Search code examples
pythontime-complexitybig-omergesort

Analysing merge sort complexity


The code I wrote is as follows:

def merge(A, B): #merging two sorted lists
   index_a = index_b = 0
   result = []
   while(index_a < len(A) and index_b < len(B)):
       if(A[index_a] <= B[index_b]):
           result += [A[index_a]]
           index_a += 1
       else:
           result += [B[index_b]]
           index_b += 1
   if(index_a != len(A)):#adds all remaining elements
       result += A[index_a:]
   elif(index_b != len(B)):
       result += B[index_b:]
   return result

def merge_sort(L):
   if(len(L) == 0 or len(L) == 1):
       return L
   else:
       a = merge_sort( L[:len(L)/2] )
       b = merge_sort( L[len(L)/2:] )
       return merge(a , b)

So I can understand the complexity of merge_sort function as shown above is log(n) for each recursive call. What I was slightly confused is in the merge function the number of steps taken, first the two assignments but after that I dont know how to get the number of steps taken in the worst case because I cant think of where to stop in the length of A or B and the later addition.

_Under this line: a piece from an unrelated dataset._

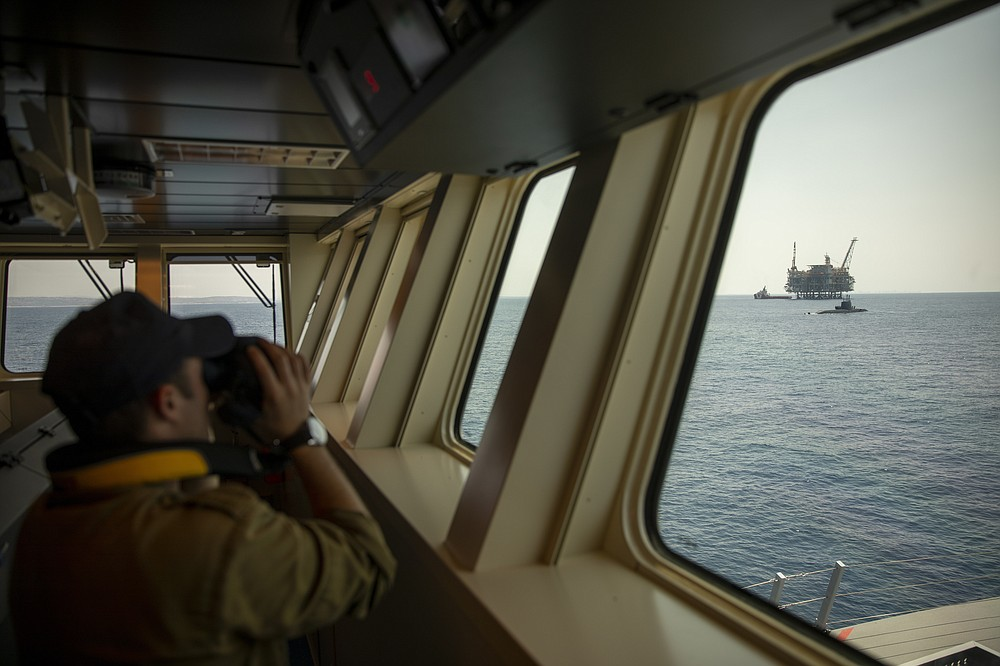 An Israeli Navy sailor looks at Israel's offshore Leviathan gas field from on board the Israeli Navy Ship Atzmaut as a submarine patrols in the Mediterranean Sea , Wednesday, Sept. 1, 2021. One of the navy's most important responsibilities is protecting Israel's natural gas platforms in the Mediterranean Sea, which now provide some 75% of the country's electricity. (AP Photo/Ariel Schalit)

Any help would be really appreciated. Thank You.


Solution

  • The way you've structured your merge, while slightly more performant, makes it trickier to see the complexity. Try this:

    def merge(A, B): #merging two sorted lists
       index_a = index_b = 0
       result = []
       while(index_a < len(A) or index_b < len(B)): # NOTE OR
           if index_a < len(A) and (index_b == len(B) or A[index_a] <= B[index_b]): # NOTE EXTRA CONDITIONS
               result += [A[index_a]]
               index_a += 1
           else:
               result += [B[index_b]]
               index_b += 1
       return result
    
    def merge_sort(L):
       ...
    

    Here I've replaced the "then dump the rest" code with a change to the while-loop condition (allowing it to run until both input lists are sorted), and an extra condition to the if-statement to make that work properly. If you assume (as is normal) that concatenating two arrays is O(n) in the size of the second array, the algorithmic complexity is unchanged by this modification. (It's unchanged even if you assume that that's constant time, but it's slightly more complicated to explain.)

    Now you can see that the number of times the while-loop is executed is exactly equal to the sum of the length of the lists. This way there's no "worst case".